» Exercise directions:
Please carry the court opinion about the window washer's fatal fall forward from its last sentence.

» Document segment:
_ _ _

297 N.W. 718 | Minn. | 1941
A short summary of the undisputed facts will suffice for disposition of the case. The workman, Arne Pederson, a window washer, died on April 5, 1937, as a consequence of injuries suffered while in the employ of Clarence T. Holberg, who did business as the Acme Window Cleaning Company. Holberg was insured by Hartford. While washing windows on the fourth floor of a building owned by defendant in downtown Minneapolis, Pederson fell to his death because a safety bolt to which his belt was fastened was improperly secured in the wall contrary to ordinance. The trial court found that defendant was negligent. But it further found that Pederson's contributory negligence was a bar to the action by plaintiff as subrogee.

_ _ _

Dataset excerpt
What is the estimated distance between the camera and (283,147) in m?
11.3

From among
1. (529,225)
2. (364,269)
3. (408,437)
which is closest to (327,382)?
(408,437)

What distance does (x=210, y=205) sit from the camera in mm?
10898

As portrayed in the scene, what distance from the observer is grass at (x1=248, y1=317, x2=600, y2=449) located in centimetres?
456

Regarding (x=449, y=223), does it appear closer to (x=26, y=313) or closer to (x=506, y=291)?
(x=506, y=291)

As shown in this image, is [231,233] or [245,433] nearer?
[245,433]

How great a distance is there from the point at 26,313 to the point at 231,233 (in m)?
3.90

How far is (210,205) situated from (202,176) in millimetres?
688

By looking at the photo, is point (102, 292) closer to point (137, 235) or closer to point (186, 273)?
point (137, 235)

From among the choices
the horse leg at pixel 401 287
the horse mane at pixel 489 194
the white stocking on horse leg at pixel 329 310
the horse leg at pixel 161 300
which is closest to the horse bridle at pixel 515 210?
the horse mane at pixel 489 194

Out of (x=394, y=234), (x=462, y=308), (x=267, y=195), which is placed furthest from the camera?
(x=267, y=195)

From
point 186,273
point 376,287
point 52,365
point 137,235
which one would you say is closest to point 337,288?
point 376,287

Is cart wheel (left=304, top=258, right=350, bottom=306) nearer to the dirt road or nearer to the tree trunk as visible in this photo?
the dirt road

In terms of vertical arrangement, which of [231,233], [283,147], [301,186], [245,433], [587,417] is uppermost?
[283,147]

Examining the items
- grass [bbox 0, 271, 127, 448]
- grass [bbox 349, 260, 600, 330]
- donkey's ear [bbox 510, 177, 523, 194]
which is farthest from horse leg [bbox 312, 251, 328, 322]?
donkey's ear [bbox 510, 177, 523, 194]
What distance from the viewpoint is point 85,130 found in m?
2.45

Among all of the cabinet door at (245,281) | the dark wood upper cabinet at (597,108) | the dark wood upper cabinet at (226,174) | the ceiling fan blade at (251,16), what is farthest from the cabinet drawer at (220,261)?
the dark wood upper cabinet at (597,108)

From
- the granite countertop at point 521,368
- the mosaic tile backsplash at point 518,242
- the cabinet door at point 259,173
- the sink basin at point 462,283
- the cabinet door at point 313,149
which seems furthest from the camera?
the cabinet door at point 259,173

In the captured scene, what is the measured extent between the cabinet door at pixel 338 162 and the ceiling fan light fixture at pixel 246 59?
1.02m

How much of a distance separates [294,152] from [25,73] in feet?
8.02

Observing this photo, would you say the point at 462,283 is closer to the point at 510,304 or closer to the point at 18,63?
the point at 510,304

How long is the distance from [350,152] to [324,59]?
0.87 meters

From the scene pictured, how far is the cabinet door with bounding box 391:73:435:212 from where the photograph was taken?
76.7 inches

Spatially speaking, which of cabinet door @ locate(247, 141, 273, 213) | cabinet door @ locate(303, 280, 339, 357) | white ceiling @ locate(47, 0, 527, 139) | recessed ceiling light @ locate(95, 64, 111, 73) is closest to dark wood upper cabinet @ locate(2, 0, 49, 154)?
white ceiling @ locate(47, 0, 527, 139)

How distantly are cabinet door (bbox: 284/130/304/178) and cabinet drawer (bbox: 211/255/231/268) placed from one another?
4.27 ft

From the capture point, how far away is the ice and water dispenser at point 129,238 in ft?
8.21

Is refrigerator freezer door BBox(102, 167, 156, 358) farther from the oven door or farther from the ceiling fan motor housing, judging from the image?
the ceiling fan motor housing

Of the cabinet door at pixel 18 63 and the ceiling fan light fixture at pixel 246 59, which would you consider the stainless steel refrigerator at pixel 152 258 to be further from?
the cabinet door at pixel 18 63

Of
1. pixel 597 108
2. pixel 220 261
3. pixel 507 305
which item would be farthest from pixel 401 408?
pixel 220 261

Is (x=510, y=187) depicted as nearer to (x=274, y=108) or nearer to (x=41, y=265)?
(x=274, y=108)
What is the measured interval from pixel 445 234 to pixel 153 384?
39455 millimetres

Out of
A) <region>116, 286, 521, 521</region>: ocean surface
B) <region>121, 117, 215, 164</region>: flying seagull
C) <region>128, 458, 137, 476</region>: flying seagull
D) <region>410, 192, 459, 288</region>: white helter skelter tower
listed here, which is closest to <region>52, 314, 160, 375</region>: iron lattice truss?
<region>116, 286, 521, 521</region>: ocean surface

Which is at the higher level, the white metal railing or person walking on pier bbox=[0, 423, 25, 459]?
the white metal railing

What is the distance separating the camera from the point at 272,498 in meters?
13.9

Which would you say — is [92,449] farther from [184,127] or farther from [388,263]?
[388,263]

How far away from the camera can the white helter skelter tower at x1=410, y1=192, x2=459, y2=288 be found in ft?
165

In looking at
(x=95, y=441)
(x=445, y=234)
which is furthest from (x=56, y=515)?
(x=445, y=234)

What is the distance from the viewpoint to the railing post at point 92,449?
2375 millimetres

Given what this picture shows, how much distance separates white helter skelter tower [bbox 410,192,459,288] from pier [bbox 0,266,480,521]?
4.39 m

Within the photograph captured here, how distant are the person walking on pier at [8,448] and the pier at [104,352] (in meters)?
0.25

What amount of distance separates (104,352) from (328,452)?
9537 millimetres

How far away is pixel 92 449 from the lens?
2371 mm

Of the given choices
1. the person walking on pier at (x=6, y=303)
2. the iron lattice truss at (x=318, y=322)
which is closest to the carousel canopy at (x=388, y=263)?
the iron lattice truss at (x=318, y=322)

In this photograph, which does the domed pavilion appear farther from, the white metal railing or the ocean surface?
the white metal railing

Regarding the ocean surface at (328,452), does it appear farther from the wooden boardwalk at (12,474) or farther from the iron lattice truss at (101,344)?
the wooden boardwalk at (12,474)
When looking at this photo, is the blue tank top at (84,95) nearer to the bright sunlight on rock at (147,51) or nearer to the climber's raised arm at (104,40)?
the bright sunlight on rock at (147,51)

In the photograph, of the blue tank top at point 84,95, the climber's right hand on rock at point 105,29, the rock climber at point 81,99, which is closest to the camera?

_ _ _

» Written answer:
The argument that the workman's contributory negligence is not a bar to the action proceeds upon the premise that the "same or related purposes" provision of 1 Mason Minn. St. 1927, § 4291(1), confers upon those third parties who are subject to the act the status of employers with consequent loss of this defense. It is said that the legislative intention was to shift to the third party the liability otherwise resting with the employer. There would be much force to the plaintiff's argument if the compensation act had in fact conferred upon such third party the status of an employer. But it has not. The similarity of his relationship to the real employer arises solely from the community of interest between them. See Rasmussen v. Geo. Benz Sons,
If the third party must have been negligent before he can be held accountable, then the action authorized by § 4291(1) so partakes of the nature of a common-law action for damages that, in absence of specific legislative abolition of the defense of contributory negligence, we are constrained to hold that it is a bar to this action. Thornton Bros. Co. v. Northern States Power Co.
Judgment affirmed.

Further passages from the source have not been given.